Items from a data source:
------

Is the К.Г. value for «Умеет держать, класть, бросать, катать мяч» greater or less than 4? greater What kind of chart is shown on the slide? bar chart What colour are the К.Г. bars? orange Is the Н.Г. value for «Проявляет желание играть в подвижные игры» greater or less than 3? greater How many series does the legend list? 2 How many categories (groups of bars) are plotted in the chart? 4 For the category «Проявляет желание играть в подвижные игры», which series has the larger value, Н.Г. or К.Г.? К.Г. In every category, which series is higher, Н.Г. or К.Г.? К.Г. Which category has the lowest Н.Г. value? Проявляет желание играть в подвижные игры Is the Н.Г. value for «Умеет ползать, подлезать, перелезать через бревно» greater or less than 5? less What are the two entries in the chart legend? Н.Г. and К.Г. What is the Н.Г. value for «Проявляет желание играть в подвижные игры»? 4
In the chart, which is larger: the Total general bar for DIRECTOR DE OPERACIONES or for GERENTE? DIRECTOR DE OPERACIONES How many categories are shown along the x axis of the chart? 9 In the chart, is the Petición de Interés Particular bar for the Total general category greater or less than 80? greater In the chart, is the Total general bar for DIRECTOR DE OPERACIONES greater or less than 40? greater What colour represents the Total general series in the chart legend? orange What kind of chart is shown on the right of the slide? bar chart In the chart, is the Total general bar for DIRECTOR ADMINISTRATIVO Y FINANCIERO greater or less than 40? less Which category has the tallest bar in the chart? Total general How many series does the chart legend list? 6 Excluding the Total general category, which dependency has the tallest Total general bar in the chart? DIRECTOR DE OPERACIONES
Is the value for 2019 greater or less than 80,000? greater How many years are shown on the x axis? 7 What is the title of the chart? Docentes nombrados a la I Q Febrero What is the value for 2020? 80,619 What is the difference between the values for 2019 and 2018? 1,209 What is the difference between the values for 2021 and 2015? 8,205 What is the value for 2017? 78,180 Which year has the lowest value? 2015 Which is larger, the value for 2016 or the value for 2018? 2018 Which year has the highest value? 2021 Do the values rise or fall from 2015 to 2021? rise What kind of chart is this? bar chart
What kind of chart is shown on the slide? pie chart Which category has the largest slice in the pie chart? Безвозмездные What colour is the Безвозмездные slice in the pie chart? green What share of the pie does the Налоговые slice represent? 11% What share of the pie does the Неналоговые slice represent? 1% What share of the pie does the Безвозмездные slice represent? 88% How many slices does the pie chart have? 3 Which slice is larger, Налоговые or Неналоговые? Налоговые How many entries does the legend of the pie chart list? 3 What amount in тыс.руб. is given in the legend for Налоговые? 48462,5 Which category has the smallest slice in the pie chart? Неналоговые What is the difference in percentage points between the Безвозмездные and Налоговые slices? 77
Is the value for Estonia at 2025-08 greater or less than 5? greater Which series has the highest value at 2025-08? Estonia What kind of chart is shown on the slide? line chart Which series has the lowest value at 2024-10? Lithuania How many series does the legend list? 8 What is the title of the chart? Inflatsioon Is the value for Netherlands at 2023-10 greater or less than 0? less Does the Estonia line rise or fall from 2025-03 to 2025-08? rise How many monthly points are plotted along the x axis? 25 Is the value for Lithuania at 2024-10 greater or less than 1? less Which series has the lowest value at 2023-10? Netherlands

------

• **What you are asked to do**: Render the listing from its first line through the line containing "In the chart, which" as a numbered list, leaving out any blank lines.

• **Your response**:
1. Is the К.Г. value for «Умеет держать, класть, бросать, катать мяч» greater or less than 4? greater What kind of chart is shown on the slide? bar chart What colour are the К.Г. bars? orange Is the Н.Г. value for «Проявляет желание играть в подвижные игры» greater or less than 3? greater How many series does the legend list? 2 How many categories (groups of bars) are plotted in the chart? 4 For the category «Проявляет желание играть в подвижные игры», which series has the larger value, Н.Г. or К.Г.? К.Г. In every category, which series is higher, Н.Г. or К.Г.? К.Г. Which category has the lowest Н.Г. value? Проявляет желание играть в подвижные игры Is the Н.Г. value for «Умеет ползать, подлезать, перелезать через бревно» greater or less than 5? less What are the two entries in the chart legend? Н.Г. and К.Г. What is the Н.Г. value for «Проявляет желание играть в подвижные игры»? 4
2. In the chart, which is larger: the Total general bar for DIRECTOR DE OPERACIONES or for GERENTE? DIRECTOR DE OPERACIONES How many categories are shown along the x axis of the chart? 9 In the chart, is the Petición de Interés Particular bar for the Total general category greater or less than 80? greater In the chart, is the Total general bar for DIRECTOR DE OPERACIONES greater or less than 40? greater What colour represents the Total general series in the chart legend? orange What kind of chart is shown on the right of the slide? bar chart In the chart, is the Total general bar for DIRECTOR ADMINISTRATIVO Y FINANCIERO greater or less than 40? less Which category has the tallest bar in the chart? Total general How many series does the chart legend list? 6 Excluding the Total general category, which dependency has the tallest Total general bar in the chart? DIRECTOR DE OPERACIONES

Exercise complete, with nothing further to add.